To my knowledge, the folks who actually understand such things do not say actually say that about Hillary Clinton's email server. In her case, the facts are much less clear. The key words in section 798 are "knowingly and willfully". Where Snowden knew he was leaking classified information and was a willing participant, Hillary did at least try to keep some basic (if ultimately inadequate) security on the server contents.
There is also an argument to be made that Clinton did not herself "knowingly and willfully" send any classified emails. As I understand, the only publicly released information does not mention who sent what. Rather, the classified emails may have only been sent to Hillary, making her an unwilling participant.
It is also important to understand how easy it is to accidentally include classified information in a collaborative medium like email. Let us suppose, hypothetically, that it would be outright classified to say "the President's favorite dessert is vanilla cake with chocolate frosting". It may be unclassified to say "the President prefers vanilla cake" and also unclassified to say "the President prefers chocolate frosting", but putting both together becomes a classified discussion. In the context of an email chain, especially when a participant may not read the entire chain thoroughly, it is very easy to imagine a discussion first mentioning the preference for vanilla cake, then a later reply separately adding the frosting preference. Nobody knowingly released classified information, but the classified information is there.

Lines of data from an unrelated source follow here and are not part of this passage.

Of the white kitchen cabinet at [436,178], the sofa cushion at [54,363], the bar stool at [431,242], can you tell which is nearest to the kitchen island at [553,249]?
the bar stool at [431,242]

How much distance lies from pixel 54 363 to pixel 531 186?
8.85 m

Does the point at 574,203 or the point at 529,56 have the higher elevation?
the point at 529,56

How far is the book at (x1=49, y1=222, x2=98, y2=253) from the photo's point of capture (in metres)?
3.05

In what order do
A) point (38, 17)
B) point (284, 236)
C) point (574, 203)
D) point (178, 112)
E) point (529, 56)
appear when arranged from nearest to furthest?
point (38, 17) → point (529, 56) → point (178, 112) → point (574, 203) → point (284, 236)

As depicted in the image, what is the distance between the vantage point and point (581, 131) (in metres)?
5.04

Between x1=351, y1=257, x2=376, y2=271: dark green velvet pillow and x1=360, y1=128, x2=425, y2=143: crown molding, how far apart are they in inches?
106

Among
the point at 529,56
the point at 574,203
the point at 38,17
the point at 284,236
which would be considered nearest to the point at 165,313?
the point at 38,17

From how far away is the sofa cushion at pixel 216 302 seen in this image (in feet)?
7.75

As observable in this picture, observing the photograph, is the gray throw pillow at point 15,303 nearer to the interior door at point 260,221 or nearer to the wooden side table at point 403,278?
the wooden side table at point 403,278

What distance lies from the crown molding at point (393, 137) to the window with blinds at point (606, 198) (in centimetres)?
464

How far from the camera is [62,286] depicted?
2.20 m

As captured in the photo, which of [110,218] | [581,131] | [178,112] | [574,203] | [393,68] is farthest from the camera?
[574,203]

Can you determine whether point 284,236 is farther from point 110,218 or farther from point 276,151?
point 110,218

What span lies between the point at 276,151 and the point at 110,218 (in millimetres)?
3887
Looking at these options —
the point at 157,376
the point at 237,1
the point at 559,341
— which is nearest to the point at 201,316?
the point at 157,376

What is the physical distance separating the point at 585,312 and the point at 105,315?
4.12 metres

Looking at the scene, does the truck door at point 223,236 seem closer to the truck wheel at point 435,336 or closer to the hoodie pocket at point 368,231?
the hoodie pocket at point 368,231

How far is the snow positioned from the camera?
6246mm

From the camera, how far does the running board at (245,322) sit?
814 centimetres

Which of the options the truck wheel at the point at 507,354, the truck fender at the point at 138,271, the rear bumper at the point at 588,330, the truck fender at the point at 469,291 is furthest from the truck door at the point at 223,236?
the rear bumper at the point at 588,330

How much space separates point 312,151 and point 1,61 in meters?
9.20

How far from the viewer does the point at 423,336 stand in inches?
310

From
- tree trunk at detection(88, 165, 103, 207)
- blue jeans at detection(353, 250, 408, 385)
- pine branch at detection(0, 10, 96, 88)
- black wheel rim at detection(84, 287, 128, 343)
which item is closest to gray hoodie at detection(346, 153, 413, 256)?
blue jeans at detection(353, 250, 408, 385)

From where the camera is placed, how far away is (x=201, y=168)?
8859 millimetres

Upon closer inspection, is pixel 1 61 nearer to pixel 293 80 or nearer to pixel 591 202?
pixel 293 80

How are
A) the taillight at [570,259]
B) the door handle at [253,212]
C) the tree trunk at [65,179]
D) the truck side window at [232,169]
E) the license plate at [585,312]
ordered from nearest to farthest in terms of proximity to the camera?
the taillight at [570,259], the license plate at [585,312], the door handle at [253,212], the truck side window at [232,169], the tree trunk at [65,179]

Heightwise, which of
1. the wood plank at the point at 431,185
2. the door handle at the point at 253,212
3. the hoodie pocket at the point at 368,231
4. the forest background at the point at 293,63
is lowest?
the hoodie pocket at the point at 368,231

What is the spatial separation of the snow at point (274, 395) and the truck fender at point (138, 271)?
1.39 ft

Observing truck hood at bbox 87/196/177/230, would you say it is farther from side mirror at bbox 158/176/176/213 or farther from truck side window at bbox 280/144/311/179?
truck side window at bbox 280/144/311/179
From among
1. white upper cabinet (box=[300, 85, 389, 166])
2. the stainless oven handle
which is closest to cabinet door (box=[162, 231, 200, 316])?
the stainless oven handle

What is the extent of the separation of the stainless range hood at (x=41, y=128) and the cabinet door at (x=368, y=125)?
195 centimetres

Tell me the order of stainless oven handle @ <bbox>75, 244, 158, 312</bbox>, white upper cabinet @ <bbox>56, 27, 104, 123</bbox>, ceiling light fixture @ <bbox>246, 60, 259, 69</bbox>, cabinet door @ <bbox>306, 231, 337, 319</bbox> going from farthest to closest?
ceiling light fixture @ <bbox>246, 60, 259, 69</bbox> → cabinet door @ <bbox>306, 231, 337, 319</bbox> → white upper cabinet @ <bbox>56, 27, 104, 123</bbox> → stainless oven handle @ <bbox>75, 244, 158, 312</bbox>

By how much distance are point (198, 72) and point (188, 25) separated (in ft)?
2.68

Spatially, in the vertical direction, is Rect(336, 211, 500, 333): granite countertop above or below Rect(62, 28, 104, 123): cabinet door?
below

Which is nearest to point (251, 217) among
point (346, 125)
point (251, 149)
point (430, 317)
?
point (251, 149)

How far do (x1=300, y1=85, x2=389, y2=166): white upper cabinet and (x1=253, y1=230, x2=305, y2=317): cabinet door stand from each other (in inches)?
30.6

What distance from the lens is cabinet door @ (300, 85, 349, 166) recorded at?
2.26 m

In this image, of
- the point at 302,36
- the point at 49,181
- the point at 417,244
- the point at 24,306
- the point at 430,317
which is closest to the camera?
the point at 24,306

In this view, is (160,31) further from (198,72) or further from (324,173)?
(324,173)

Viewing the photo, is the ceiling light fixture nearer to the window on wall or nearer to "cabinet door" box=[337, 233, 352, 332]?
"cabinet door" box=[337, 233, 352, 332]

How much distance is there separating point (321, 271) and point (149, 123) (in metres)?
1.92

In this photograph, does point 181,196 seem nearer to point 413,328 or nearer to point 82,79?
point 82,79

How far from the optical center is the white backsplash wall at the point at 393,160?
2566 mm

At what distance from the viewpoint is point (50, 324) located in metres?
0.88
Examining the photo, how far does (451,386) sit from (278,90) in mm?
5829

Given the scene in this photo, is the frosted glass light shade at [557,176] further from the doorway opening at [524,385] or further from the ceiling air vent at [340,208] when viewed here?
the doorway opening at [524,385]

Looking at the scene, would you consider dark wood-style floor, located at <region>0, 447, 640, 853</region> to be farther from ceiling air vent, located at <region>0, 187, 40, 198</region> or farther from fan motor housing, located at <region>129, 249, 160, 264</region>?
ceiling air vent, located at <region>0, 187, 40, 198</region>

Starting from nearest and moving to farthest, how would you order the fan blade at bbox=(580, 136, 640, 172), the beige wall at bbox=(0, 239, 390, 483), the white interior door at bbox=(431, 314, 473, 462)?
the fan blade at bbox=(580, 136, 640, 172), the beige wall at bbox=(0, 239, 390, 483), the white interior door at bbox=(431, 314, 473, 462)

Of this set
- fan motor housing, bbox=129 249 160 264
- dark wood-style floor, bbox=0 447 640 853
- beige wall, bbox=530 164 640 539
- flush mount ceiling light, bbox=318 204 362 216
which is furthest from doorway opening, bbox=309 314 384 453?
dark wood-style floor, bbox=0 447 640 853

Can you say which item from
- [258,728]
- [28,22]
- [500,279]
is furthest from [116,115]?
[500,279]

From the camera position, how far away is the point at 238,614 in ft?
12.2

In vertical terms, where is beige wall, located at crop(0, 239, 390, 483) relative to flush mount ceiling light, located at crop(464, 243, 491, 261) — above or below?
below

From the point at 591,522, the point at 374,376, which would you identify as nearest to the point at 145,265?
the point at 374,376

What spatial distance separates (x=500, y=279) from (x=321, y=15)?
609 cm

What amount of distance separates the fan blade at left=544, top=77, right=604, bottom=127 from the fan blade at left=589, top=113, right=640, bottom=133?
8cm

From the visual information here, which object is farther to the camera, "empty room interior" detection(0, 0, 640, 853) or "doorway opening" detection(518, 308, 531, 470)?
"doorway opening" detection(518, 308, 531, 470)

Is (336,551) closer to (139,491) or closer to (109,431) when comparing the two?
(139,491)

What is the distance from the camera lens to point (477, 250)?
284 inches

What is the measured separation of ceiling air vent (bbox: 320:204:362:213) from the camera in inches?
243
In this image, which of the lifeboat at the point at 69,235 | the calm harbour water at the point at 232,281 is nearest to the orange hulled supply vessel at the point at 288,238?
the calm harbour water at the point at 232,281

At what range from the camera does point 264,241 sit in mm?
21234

However, a wider-reaching law is section 793, which covers removal from the "proper place of custody". Walking into a secure environment and carrying out classified information without proper authorization would violate this law, and there are a number of cases that have been prosecuted under this section. Again, though, there's little evidence that Clinton personally mishandled classified information that was later found on her server. There is a clause in the law covering "gross negligence", but that dishonor would likely fall to whoever was in charge of securing the server, rather than the person who asked for it.
In short, Comey's assessment is pretty succinct. Hillary Clinton was careless and probably should have known better than to run a personal server, but there's not enough evidence to make a decent case against her.